Holokost yani Yahudi Soykırımı anıtını da unutmamak lazım:
İsterseniz duvar Almanya’sına geri dönüş yapmak adına pasaportunuza para
karşılığı giriş damgası da bastırabileceğiniz “duvar” dipleri de var:
Berlin’e
trenle gelmişseniz kaçırmayacağız diğer bir nokta da tren istasyonu. Ben her ne
kadar uçakla gelmiş olsam da Leipzig’e geçerken tren yolunu kullandım.
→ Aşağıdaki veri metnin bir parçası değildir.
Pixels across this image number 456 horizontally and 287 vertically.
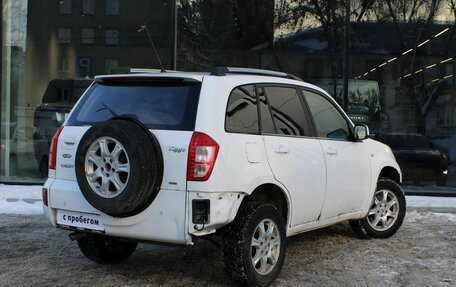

Tren
istasyonu çok katlı bir alışveriş merkezinin içine kurulmuş halde. Değişik
katlarda farklı istasyonlar bulunabiliyor. İstasyonun oldukça modern bir yapısı
vardı ve iki katlıydı, benim de çok hoşuma gitti.
Berlin’in tam
da ortasında kocaman bir park var. Belki nezih bir parktır bilemiyorum tam
olarak; ancak etrafta fazla insan göremeyince, bir de tek başıma olunca fazla
kurcalamak istemedim. Girişten biraz fotoğraf çekip geri döndüm. Parkta küçük
bir göl ve ona bağlı derecikler vardı; ayrıca bir de orta çağ kıyafetleriyle
şarkı söyleyen bir kadın göze çarpıyordu.
Berlindeyken
gezdiğim bir diğer müze ise Sinema&televizyon müzesi idi. İçeride fotoğraf
çekmek yasak olduğu için ne yazık ki sadece dışarıdan çektiğim camekanlı müze
binasının fotoğrafını gösterebiliyorum. Eğer sinema ve televizyonla
ilgileniyorsanız (özellikle sinema) görmeniz gereken bir müze diye düşünüyorum.
Geçmişten günümüze altın ayı kazanan filmler kısmında Fatih Akın’ın Duvara
Karşı filmine ait küçük bir kısım da bulunuyor. Bunlara ek olarak ben gezdiğim
sırada Metropolis filmi üzerine bir sergi vardı.
Ve Berlin’de
çektiğim birkaç başka fotoğrafla yazımı da sonlandırıyorum.
İyi gezmeler! :)
Merkezde bulduğum bir Legoland dükkanı. |
çok güzel bir yazı olmuş. fotoğraflarda etkileyici. berlini gezmiştim bende çok güzel bir şehir.